Research Paper Undergraduate 615 words

Conceptualizing Curriculum in the Book

Last reviewed: May 28, 2007 ~4 min read

¶ … Conceptualizing Curriculum

In the book entitled Deciding What to Teach and Test: Designing, Aligning and Auditing the Curriculum, author and educator Fenwick W. English provides the readers with three step approach to re-conceptualizing curriculum. According to English, there are three approaches to curriculum: written curriculum, taught curriculum and tested curriculum. The written curriculum includes the published curriculum guides, state standards and textbooks. The taught curriculum includes the instruction and day-to-day teaching and the tested curriculum includes standardized tests and other, teacher made tests. According to English, "These three curricula deal with content and express the absolute possibility that there could be in schools three unrelated contents floating around, unconnected to one another." In other words, English is arguing that without alignment, schools essentially have three, often contradictory and sometimes even competing, curriculums.
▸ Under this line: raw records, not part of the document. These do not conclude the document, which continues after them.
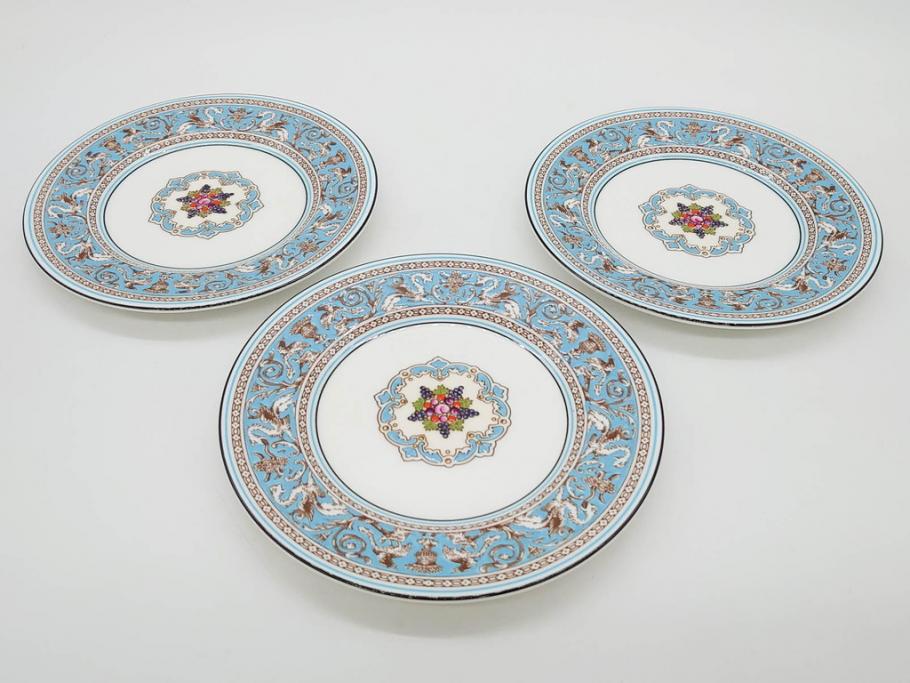 イギリス　WEDGWOOD(ウェッジウッド)　FLORENTINE TURQUOISE(フロレンティーン ターコイズ)　フォーマルな雰囲気漂うプレート9枚セット(グロテスク文様、フルーツ、果物、中皿、洋食器、英国)(R-081221)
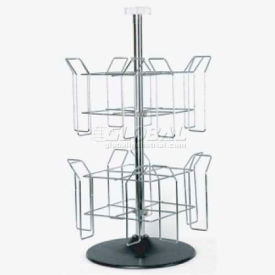 Wire Countertop Magazine Spinner, 2 Tier, Chrome/Black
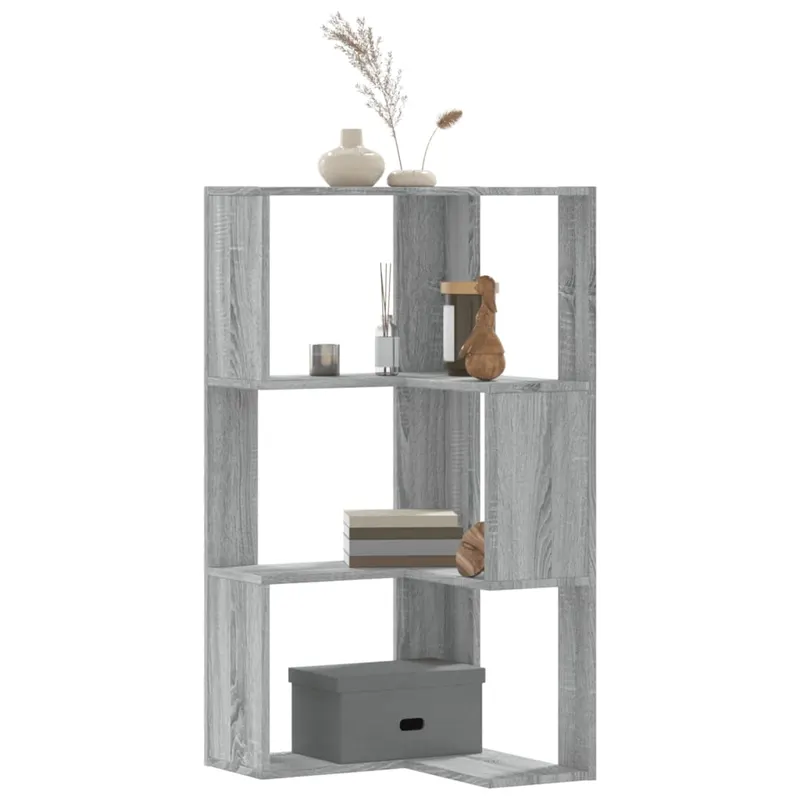 biblioteca cu 3 niveluri gri sonoma 50x50x102 cm lemn prelucrat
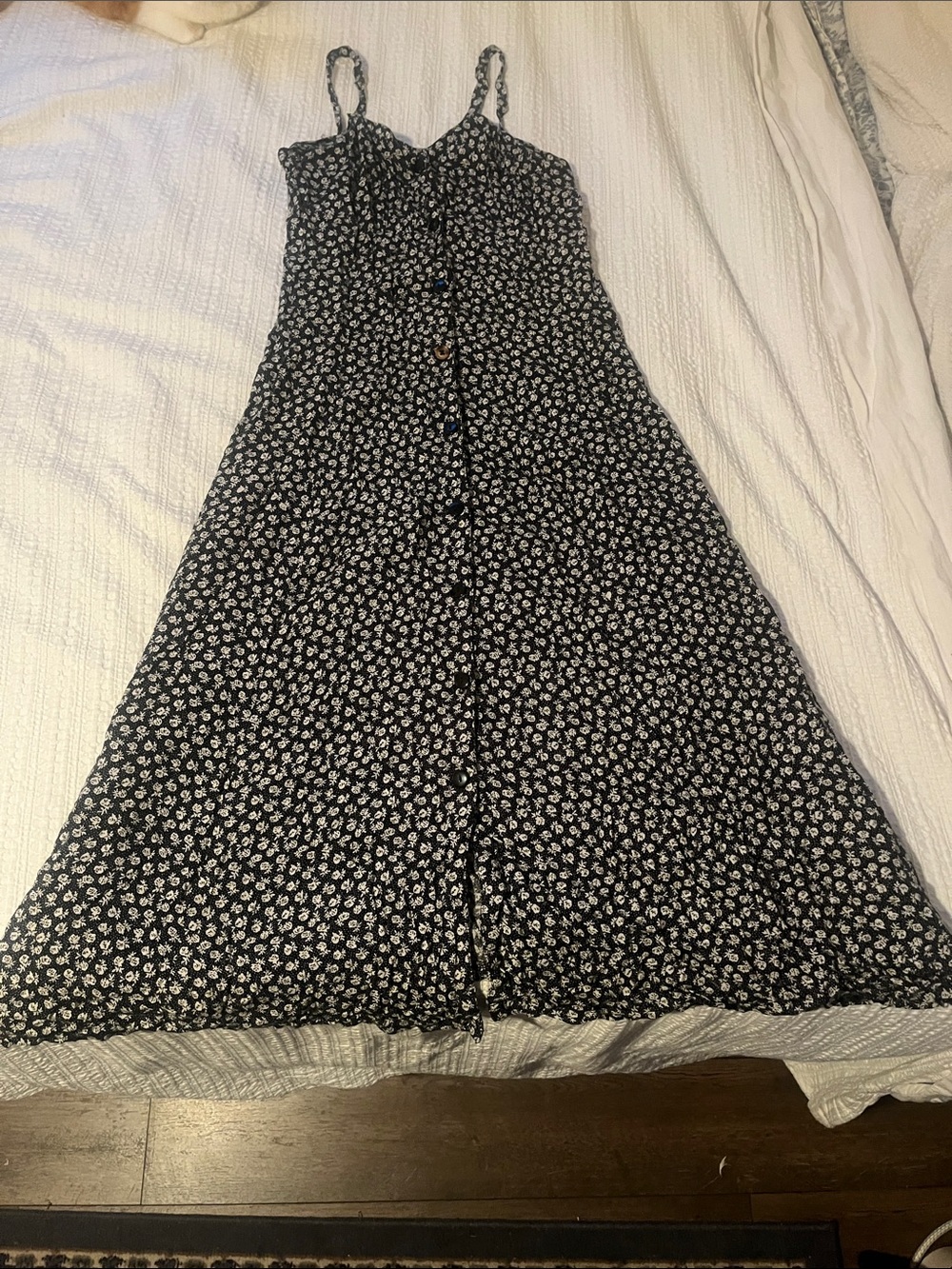 Prima Donna Black Floral Midi Sundress 90s vintage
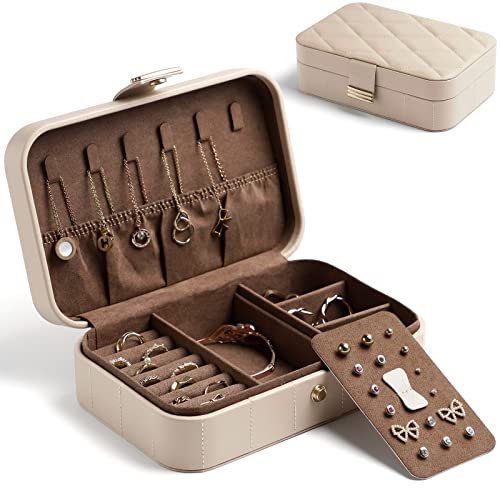 KAMIER Reise Schmuckkästchen für Damen, Schmuckaufbewahrung für Ohrringe, Ring, Halskette, klein Schmuckschatulle für Frauen, Mädchen, Ehefrau, Geschenk, Beige KAMIER Reise Schmuckkästchen für Damen, Schmuckaufbewahrung für Ohrringe, Ring, Halskette, klein Schmuckschatulle für Frauen, Mädchen, Ehefrau, Geschenk, Beige von KAMIER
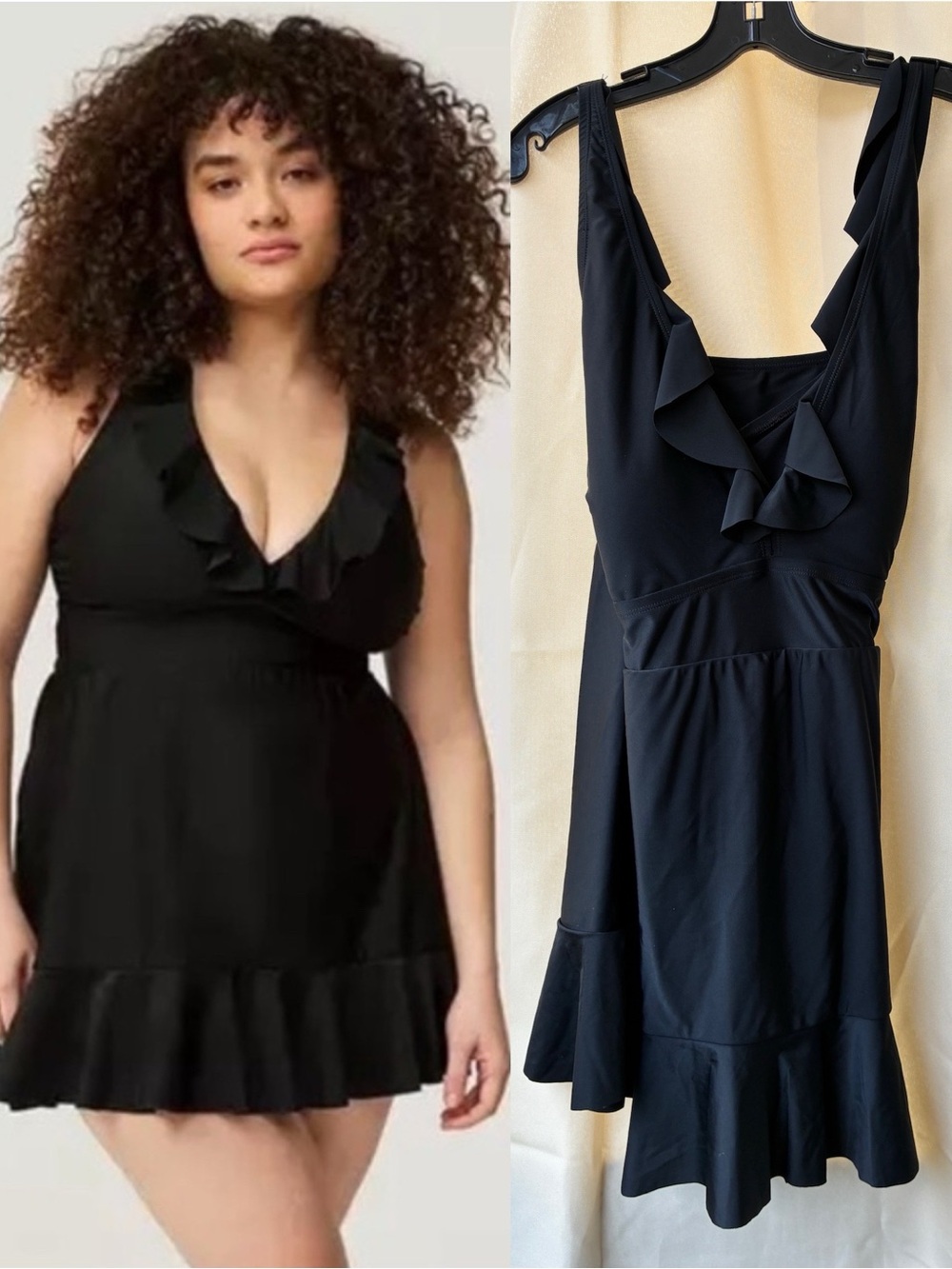 Torrid Black Wireless Ruffle Trimmed A-Line Swim Dress with Brief Size 3X NWT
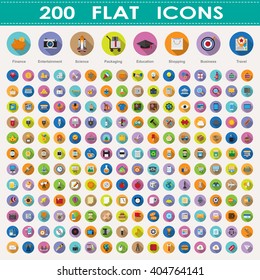 200 flat icons collection.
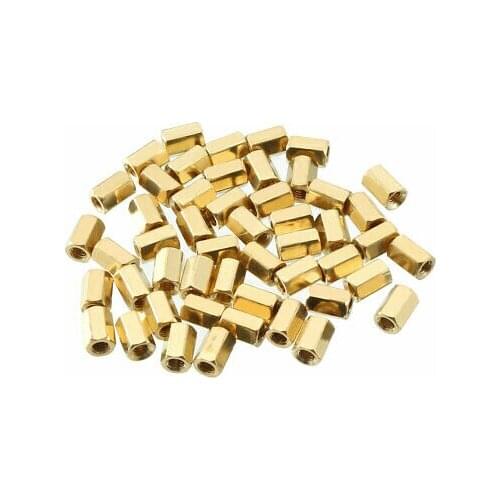 60pcs Brass Straight PCB Pillar Female Thread Hex Standoff Spacer M3x5x7mm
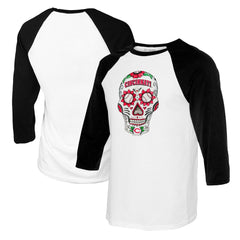 Cincinnati Reds Tiny Turnip Women's Sugar Skull 3/4-Sleeve Raglan T-Shirt - White/Black - MLB Lifestyle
English argues that the starting point for all curriculum re-conceptualization is to audit the use of the three curriculum in a particular school and then work to align them together.

A starting point in the alignment process is to decide what the purpose of the test will be. As all students will have to be evaluated in some form, the written and taught curriculums must be designed to meet the assessment goals. However, this alignment is not possible until the various curriculums are identified and understood. This is done by conducting a curriculum audit.

The purpose of a curriculum audit is to evaluate one's overall curriculum structure, or, in most cases, structures. The audit focuses on whether or not a particular school's curriculum is properly aligned, or equalized/coordinated between the written, taught and tested curriculums. The goal is to identify areas for improvement in terms of bringing these three curriculums together into one, coordinated school curriculum.

Currently, my school does not have the necessary conditions needed to engage in a valid curriculum audit. My school uses a charter-school, expeditionary learning approach to its curriculum development. Although in the long run, this approach will bring all the curriculums together, at the present moment the school is caught between the expeditionary learning curriculum and the curriculum mandates given by the local district and federal government. Thus, a curriculum audit will only reveal the obvious: that there are competing and contradictory curriculums occurring at the school. Unfortunately, at least at this point, a curriculum audit will not do any good as state and federal mandates are controlling.

In general, I agree with the assumptions presented by F.W. English. In today's standardized test-driven school environment, the testing curriculum is driving the written and taught curriculum. Although this results in a form of alignment, it is not the alignment that English has in mind. English does not argue that school's should bring their curriculums into one single curriculum (such as testing), but align the three curriculums so that they work together at achieving the school's educational goals.